PCR has been an instrumental technique during the COVID-19 pandemic, but it’s been a workhorse of biology for decades before that.

Tiny samples of DNA from a crime scene that once could never have been detected can be amplified and compared with DNA from suspects or a DNA database.

“They found a bacteria that could survive at these really ridiculous temperatures and then used that particular enzyme to make copies of DNA at very high temperatures.”

Ian Mackay

Researchers have designed primers that look for antibiotic resistance in bacteria and doctors use PCR to test for tiny concentrations of malaria in the blood.

Scientists are even able to do PCR on novel viruses long before they’ve seen what they look like. Once a newly discovered virus has been sequenced, a well-designed PCR test allows the researchers to find more of the virus to eventually grow it in a lab and characterise it.

Ancient DNA is another field in which PCR was instrumental. Paleogeneticists retrieve and analyse genomes that are thousands of years, or more, old such as Egyptian mummies and creatures found in permafrost.

“The ancient field benefited enormously through the development of the PCR technique,” says Griffith University palaeogeneticist Sally Wasef.

“However, PCR technique is no longer used in ancient DNA as it has many drawbacks and got replaced with second generation sequencing.”

Wasef explains that because ancient DNA is so highly damaged, it made it hard for PCR to amplify the small fragments.

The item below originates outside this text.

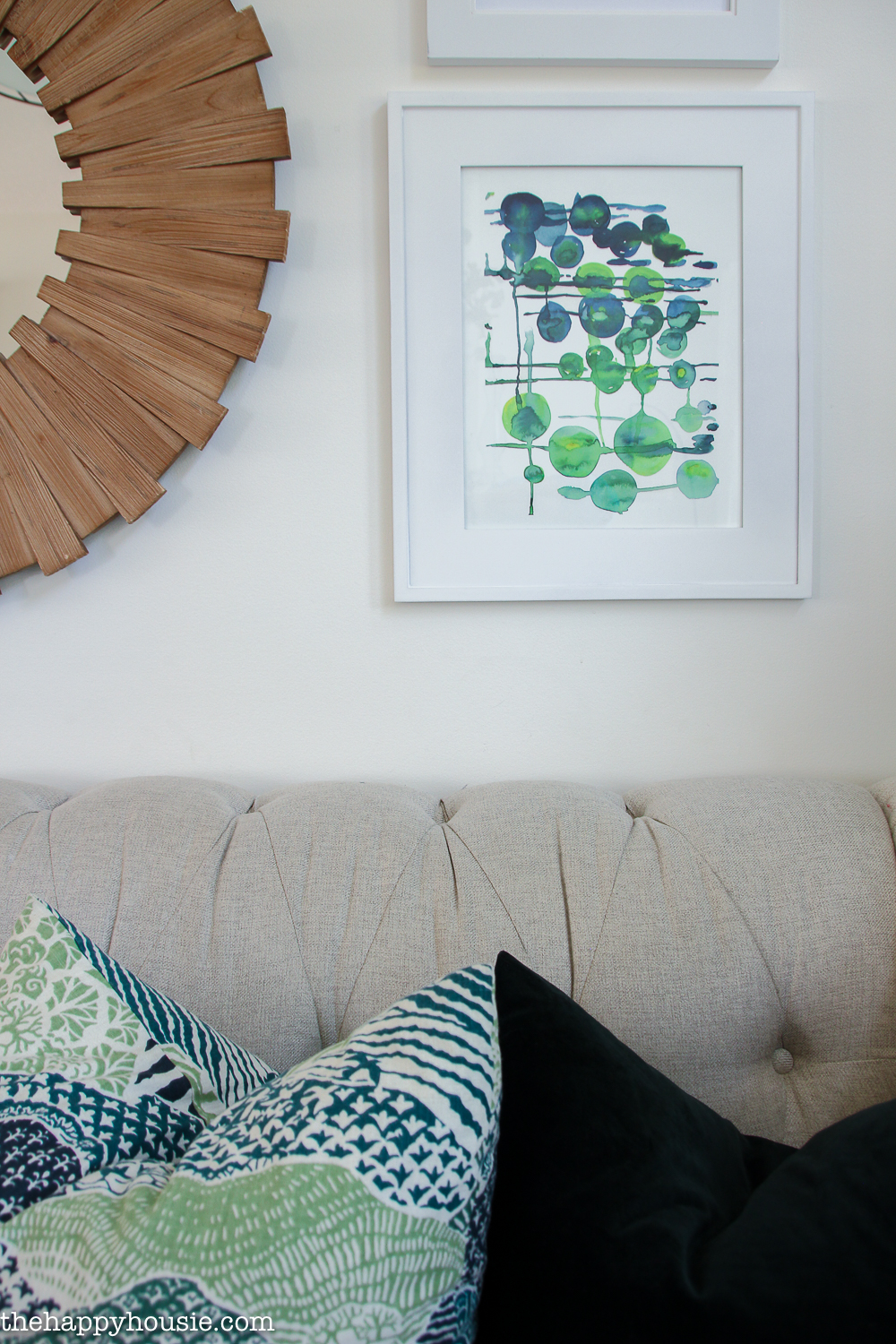 Graphic green and blue watercolour is above the couch.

“The ancient field benefited enormously through the development of the PCR technique.”

Sally Wasef

There’s also the obvious problem – you need to know at least a small section of the genetic sequence before you can do a PCR analysis. This is great if you want to quickly and easily check if your sequence is in the sample you’re testing, but not so ideal if you’re looking at something completely new.

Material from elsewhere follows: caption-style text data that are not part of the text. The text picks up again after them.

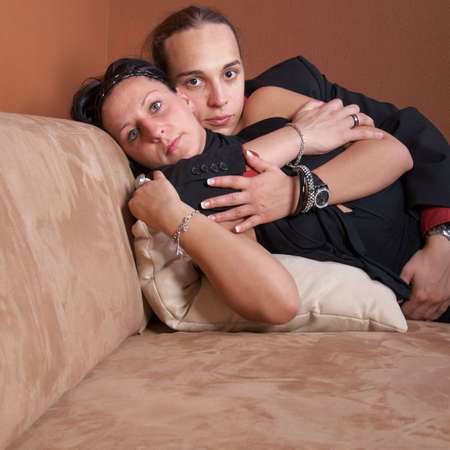 Portrait of a cute young couple enjoying themselves on a couch.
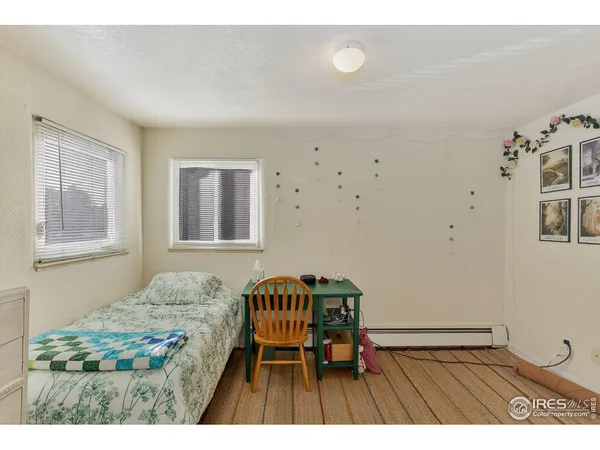 a bedroom with a bed and a table in it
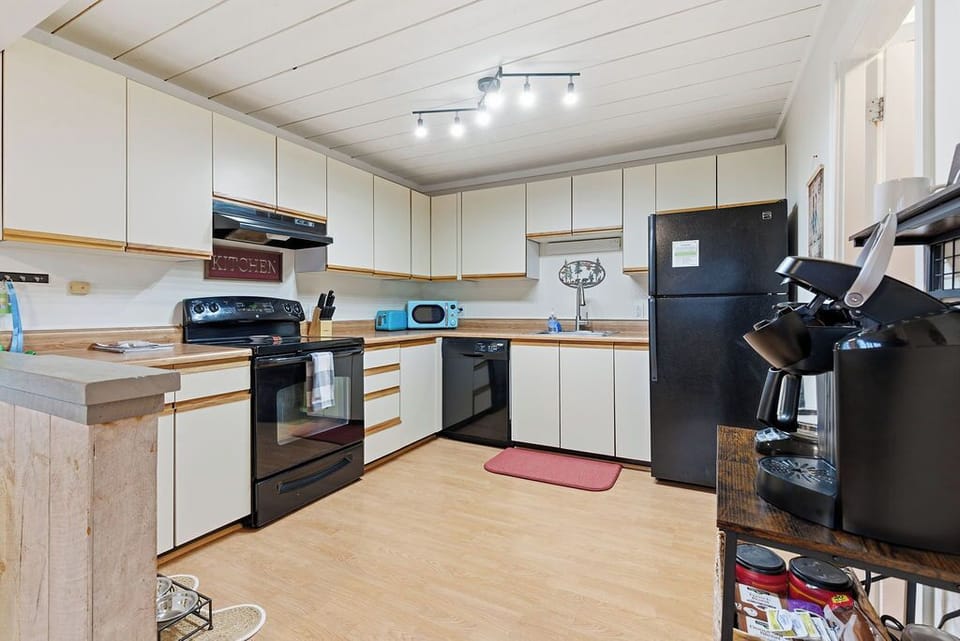Full kitchen with stove, refrigerator, dishwasher.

This isn’t an issue with the incredibly well sequenced SARS-CoV-2 genome, and it can even be a bit of an advantage. Not all labs or countries use the same primers and probes and the discovery of the ‘UK strain’ of the virus was due to a lab realising that one of their target sequences was no longer being picked up by the test.

The new strain was quickly genetically tested and the UK raised the alarm.

COVID-19 may have put the spotlight on PCR, but for doctors, scientists and researchers, the reaction has been a trusty workhorse for decades. The silver lining of COVID-19 is that one day the general public might see PCR the same way.